I’m starting a sentiment analysis project and everyone keeps telling me to use BERT or RoBERTa instead of building an RNN from scratch. Why has Transfer Learning become so dominant in Deep Learning for NLP? Is there ever a situation where a custom-built LSTM would actually be more beneficial than a fine-tuned Transformer?
3 answers
Transformers use "Attention" mechanisms which allow them to process words in parallel, making them much faster to train than sequential RNNs.
Transfer Learning is the standard because it solves the data scarcity problem.
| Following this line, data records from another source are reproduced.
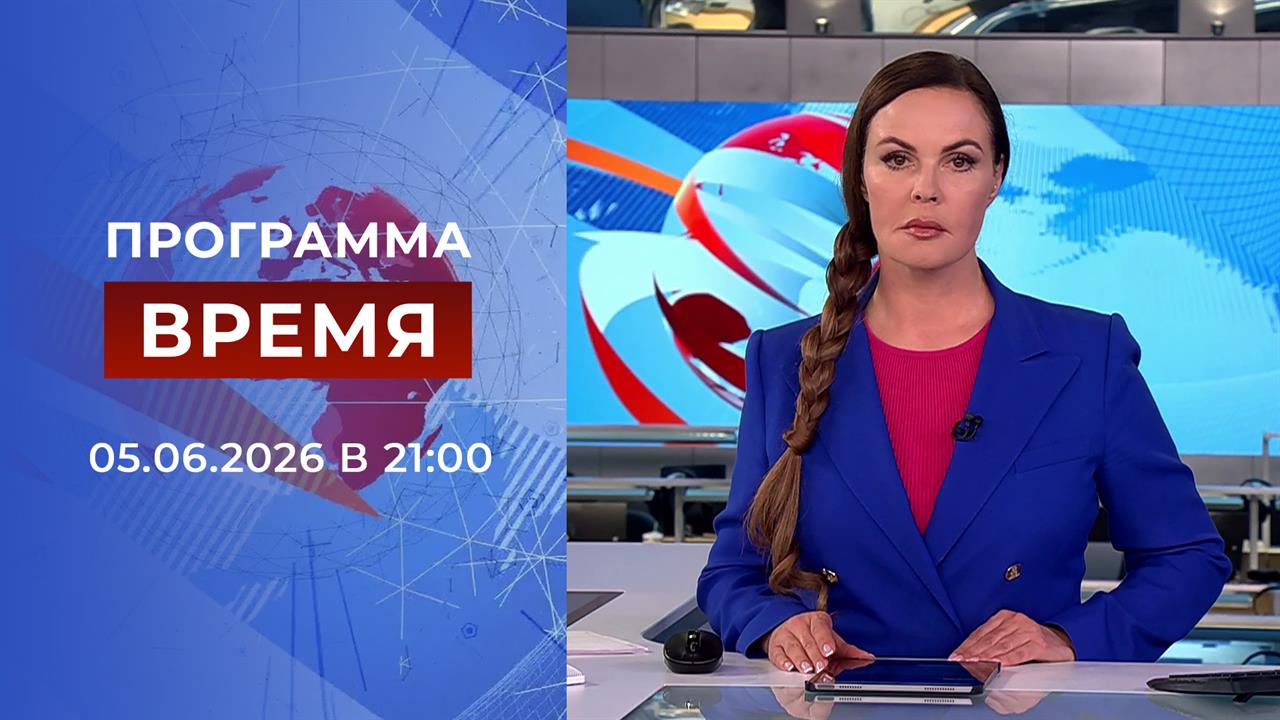 Выпуск программы 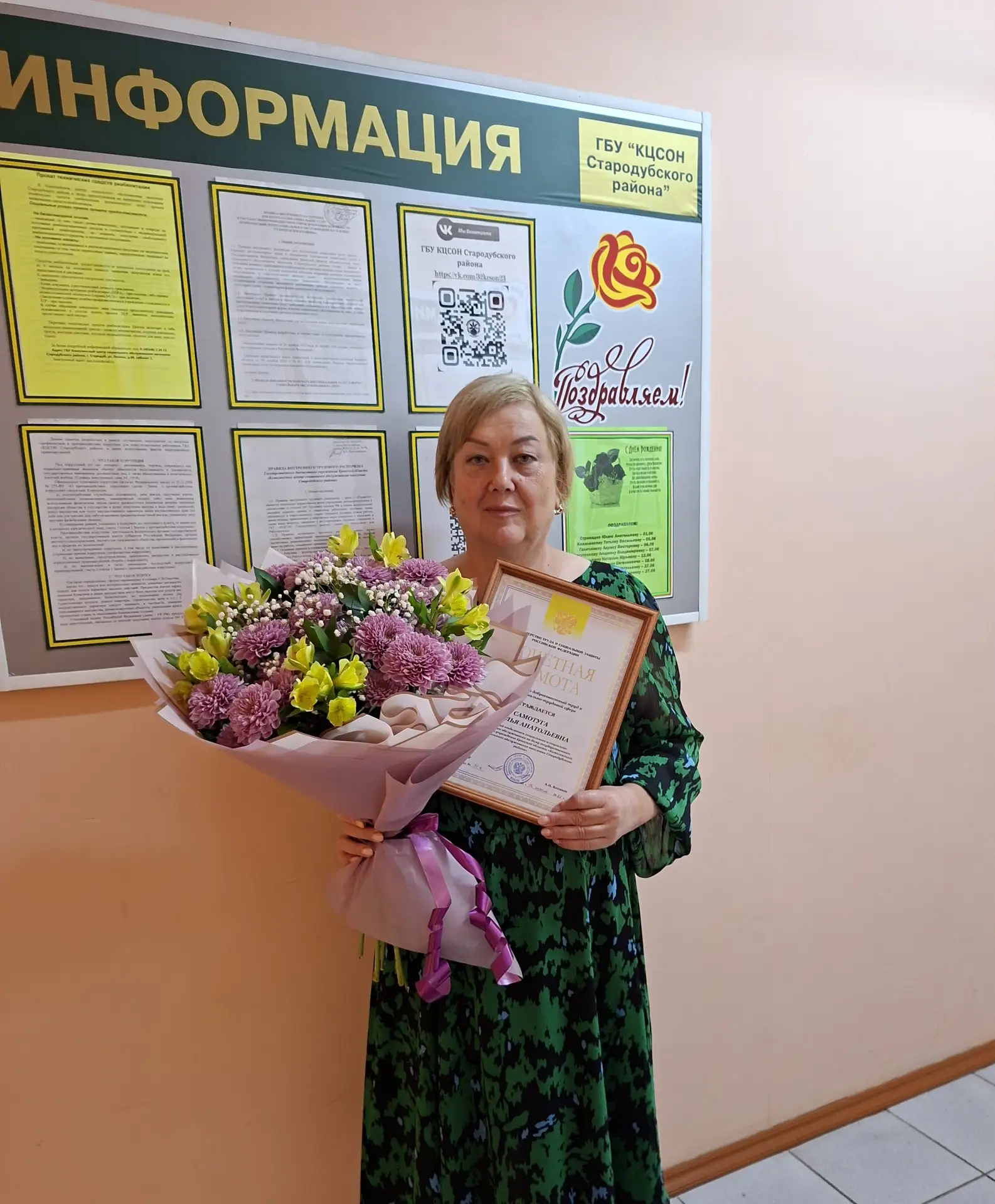 Заслуженная награда

Заведующая отделением социального обслуживания на дому ГБУ «Комплексный центр с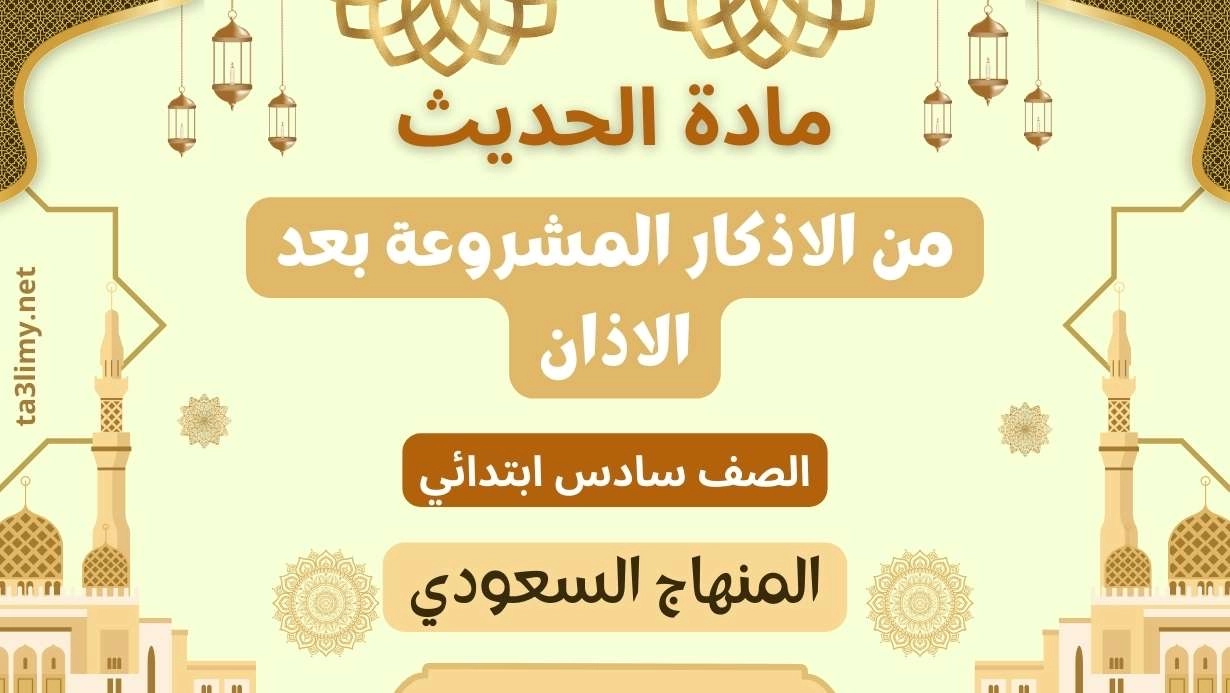 حل درس من الاذكار المشروعة بعد الاذان صف سادس سعودي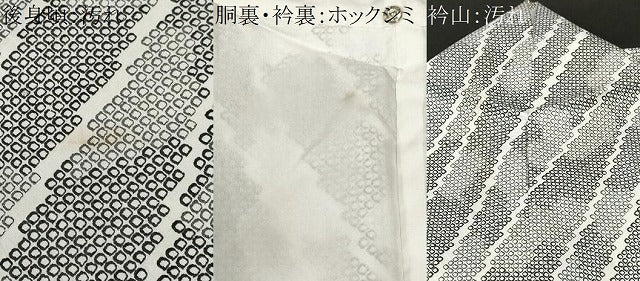 平和屋着物■小紋 幾何学文 鹿の子 洗える着物 CABH0068ev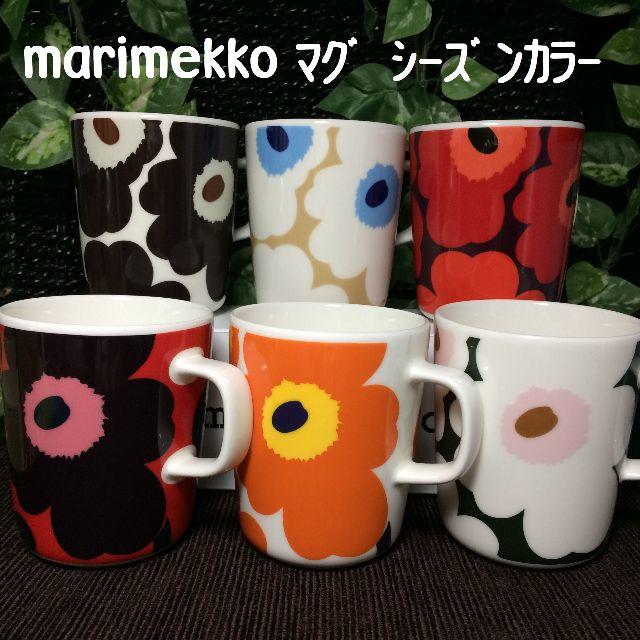 marimekko - ばら売りＯＫ！ 限定色！ マリメッコ ウニッコ マグ 計６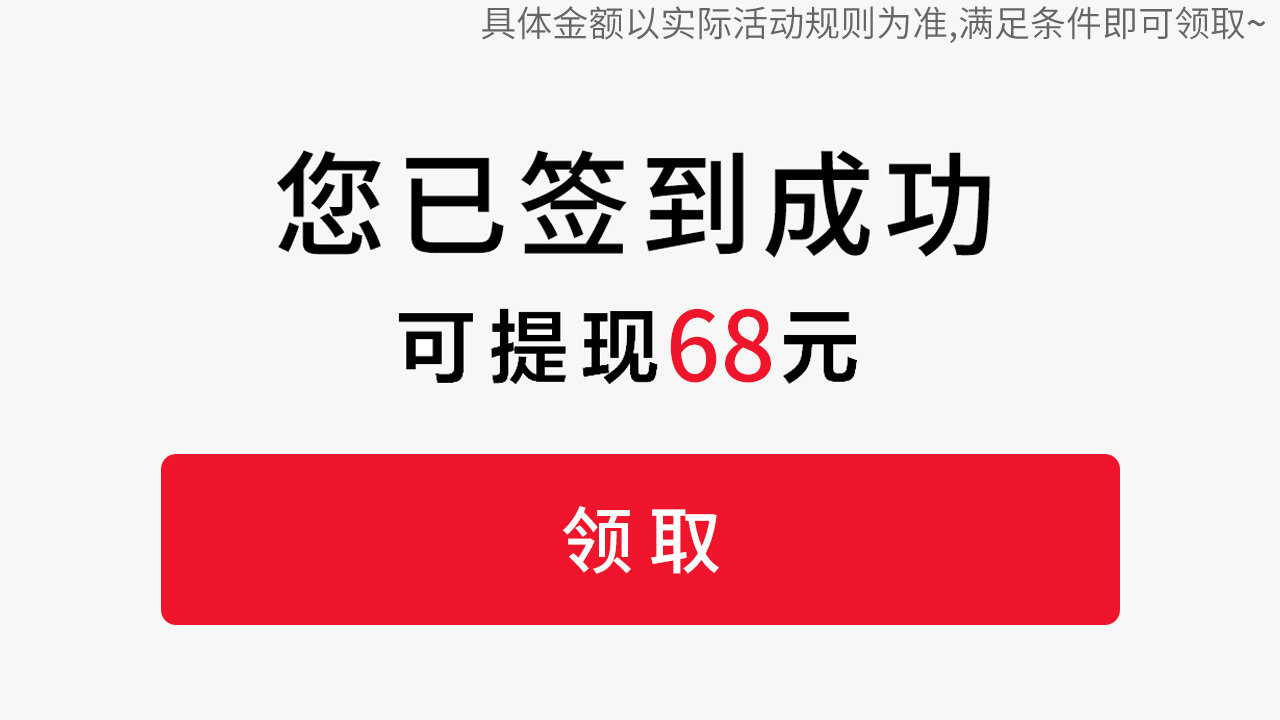 成语大探花游戏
Training a model to "understand" the nuances of English takes billions of words, which most companies don't have. Models like BERT are pre-trained on massive datasets (Wikipedia, BookCorpus) and already understand context and syntax. When you "fine-tune" it, you are just teaching it your specific labels. An LSTM built from scratch would require significantly more labeled data to even come close to the same accuracy. The only time I'd use a custom LSTM is for very niche, low-resource languages or sequence tasks with extremely limited memory constraints.
Are you concerned about the computational cost of running a Transformer model in production compared to a lightweight LSTM?
That is a valid concern, Richard. Transformers are much "heavier." However, with techniques like DistilBERT or TinyBERT, you can get 95% of the performance with a fraction of the size. I’ve found that the time saved on development and the massive boost in accuracy usually outweighs the extra millisecond of inference latency. For most business use cases, the accuracy of a fine-tuned Transformer is simply too good to pass up for a "faster" but dumber LSTM.
Thomas hits the nail on the head. The parallelization of Transformers is what allowed us to scale Deep Learning to the sizes we see today with LLMs.